Stored data:

------

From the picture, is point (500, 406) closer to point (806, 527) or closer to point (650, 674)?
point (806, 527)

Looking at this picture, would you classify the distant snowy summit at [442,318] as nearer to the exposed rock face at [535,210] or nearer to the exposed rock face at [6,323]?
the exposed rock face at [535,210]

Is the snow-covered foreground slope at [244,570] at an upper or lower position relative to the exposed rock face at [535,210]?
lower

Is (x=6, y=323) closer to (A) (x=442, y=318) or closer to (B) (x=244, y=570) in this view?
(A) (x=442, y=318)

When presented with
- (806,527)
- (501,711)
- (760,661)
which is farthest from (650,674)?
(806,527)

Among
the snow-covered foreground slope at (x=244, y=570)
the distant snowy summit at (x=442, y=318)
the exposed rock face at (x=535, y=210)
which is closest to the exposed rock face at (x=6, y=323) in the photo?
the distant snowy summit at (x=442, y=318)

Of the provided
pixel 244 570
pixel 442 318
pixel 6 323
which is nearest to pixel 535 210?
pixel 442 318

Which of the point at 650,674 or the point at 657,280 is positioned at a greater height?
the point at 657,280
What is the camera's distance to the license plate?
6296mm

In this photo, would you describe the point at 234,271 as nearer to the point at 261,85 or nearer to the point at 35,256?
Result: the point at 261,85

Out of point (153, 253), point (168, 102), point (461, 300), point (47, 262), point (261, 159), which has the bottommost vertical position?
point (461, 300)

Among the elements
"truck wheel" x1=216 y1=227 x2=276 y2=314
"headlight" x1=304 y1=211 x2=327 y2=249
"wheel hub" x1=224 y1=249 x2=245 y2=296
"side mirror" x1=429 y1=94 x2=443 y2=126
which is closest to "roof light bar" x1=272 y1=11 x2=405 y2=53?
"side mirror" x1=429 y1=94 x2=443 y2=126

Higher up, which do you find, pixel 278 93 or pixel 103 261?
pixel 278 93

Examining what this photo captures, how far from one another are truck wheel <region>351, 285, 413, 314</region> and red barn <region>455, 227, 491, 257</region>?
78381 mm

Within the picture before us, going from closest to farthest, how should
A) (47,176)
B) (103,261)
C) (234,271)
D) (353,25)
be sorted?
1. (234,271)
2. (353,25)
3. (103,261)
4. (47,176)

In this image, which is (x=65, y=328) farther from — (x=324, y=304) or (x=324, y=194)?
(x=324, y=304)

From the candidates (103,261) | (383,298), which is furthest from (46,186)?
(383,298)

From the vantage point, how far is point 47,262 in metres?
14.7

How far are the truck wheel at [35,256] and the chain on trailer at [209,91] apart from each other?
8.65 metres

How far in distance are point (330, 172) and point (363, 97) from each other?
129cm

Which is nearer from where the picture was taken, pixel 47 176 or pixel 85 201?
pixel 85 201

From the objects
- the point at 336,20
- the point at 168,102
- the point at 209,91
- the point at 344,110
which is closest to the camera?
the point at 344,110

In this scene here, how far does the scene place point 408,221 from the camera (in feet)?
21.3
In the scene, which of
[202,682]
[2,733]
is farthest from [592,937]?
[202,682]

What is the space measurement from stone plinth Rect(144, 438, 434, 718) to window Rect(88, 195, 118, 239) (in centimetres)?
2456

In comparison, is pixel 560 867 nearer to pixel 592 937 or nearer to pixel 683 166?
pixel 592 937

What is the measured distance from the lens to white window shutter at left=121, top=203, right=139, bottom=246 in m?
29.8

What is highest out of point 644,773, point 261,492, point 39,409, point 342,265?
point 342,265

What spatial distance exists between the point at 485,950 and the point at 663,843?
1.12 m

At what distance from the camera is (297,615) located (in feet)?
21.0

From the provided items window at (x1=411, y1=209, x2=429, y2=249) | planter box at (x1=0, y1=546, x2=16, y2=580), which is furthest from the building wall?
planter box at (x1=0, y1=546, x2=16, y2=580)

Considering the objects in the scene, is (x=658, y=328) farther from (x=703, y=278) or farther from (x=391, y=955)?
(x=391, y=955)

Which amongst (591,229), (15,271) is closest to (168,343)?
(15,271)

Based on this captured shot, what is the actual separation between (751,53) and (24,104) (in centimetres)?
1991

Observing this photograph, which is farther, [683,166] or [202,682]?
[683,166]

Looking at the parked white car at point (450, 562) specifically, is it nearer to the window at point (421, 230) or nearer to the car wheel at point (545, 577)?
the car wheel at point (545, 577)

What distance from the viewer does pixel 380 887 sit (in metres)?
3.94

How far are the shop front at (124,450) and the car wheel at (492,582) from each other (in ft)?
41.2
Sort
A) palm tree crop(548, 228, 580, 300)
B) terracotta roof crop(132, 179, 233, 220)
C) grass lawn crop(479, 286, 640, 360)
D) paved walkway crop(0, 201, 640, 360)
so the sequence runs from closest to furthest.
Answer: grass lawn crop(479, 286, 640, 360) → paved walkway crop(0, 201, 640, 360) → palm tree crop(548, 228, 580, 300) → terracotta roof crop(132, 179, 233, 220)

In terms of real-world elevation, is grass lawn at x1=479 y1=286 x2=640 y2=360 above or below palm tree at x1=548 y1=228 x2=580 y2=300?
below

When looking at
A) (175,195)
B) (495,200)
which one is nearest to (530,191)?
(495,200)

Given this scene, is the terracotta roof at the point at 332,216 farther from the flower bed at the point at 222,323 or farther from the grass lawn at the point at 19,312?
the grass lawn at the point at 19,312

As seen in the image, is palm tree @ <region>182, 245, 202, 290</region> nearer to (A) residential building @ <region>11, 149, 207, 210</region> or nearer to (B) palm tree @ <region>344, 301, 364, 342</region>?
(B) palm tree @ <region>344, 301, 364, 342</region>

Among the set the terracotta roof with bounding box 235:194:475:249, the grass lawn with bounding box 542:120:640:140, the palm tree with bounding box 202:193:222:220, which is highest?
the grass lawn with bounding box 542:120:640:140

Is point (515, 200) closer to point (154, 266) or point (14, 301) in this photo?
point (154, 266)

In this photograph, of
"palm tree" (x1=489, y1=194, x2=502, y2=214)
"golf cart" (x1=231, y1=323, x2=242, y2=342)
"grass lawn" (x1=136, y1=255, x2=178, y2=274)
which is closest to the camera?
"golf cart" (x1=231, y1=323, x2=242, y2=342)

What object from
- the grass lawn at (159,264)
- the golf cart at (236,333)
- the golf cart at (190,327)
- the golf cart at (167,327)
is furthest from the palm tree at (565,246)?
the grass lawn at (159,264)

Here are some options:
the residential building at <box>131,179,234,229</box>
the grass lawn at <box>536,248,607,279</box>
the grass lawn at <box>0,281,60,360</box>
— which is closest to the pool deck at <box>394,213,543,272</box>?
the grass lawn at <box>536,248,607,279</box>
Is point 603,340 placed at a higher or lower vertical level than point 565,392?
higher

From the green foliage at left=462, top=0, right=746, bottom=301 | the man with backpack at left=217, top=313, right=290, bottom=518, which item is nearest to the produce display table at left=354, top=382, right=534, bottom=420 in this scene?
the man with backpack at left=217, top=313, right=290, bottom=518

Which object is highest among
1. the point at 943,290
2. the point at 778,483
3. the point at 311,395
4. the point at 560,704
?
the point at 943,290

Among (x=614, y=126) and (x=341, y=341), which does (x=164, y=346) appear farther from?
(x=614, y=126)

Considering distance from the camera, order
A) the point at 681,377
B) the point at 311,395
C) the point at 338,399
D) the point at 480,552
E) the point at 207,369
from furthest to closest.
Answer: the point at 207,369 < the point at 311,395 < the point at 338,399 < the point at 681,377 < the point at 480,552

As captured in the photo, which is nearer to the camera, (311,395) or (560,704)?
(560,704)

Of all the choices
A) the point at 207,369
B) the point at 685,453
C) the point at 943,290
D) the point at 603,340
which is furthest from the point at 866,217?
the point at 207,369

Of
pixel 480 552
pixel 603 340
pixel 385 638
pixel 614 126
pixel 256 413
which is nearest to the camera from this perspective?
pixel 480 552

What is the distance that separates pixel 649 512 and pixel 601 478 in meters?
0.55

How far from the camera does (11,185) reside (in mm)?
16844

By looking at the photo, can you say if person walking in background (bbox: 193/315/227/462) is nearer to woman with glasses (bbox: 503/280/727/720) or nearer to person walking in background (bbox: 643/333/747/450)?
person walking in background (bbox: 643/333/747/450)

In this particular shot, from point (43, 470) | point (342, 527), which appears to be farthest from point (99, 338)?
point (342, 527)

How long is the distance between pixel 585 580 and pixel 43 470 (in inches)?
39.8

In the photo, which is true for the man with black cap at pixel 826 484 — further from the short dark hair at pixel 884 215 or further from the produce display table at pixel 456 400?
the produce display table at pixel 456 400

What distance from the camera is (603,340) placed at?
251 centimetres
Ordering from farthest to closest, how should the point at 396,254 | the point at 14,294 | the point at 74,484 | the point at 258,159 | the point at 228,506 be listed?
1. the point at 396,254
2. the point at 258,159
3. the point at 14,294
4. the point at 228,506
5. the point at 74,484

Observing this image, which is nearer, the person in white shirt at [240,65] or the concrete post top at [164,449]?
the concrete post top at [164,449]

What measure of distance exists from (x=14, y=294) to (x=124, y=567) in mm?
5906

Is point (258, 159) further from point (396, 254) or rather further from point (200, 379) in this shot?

------

Written problem: Return the lines above unchanged, from the first line through the line containing "Result: the point at 261,85", including that line.

Problem solution:
From the picture, is point (500, 406) closer to point (806, 527) or closer to point (650, 674)?
point (806, 527)

Looking at this picture, would you classify the distant snowy summit at [442,318] as nearer to the exposed rock face at [535,210] or nearer to the exposed rock face at [6,323]?
the exposed rock face at [535,210]

Is the snow-covered foreground slope at [244,570] at an upper or lower position relative to the exposed rock face at [535,210]?
lower

Is (x=6, y=323) closer to (A) (x=442, y=318) or closer to (B) (x=244, y=570) in this view?
(A) (x=442, y=318)

When presented with
- (806,527)
- (501,711)
- (760,661)
which is farthest from (650,674)?
(806,527)

Among
the snow-covered foreground slope at (x=244, y=570)
the distant snowy summit at (x=442, y=318)
the exposed rock face at (x=535, y=210)
which is closest to the exposed rock face at (x=6, y=323) in the photo?
the distant snowy summit at (x=442, y=318)

Of the provided
pixel 244 570
pixel 442 318
pixel 6 323
which is nearest to pixel 535 210?
pixel 442 318

Which of the point at 650,674 or the point at 657,280 is positioned at a greater height?
the point at 657,280
What is the camera's distance to the license plate?
6296mm

In this photo, would you describe the point at 234,271 as nearer to the point at 261,85 or nearer to the point at 35,256?
Result: the point at 261,85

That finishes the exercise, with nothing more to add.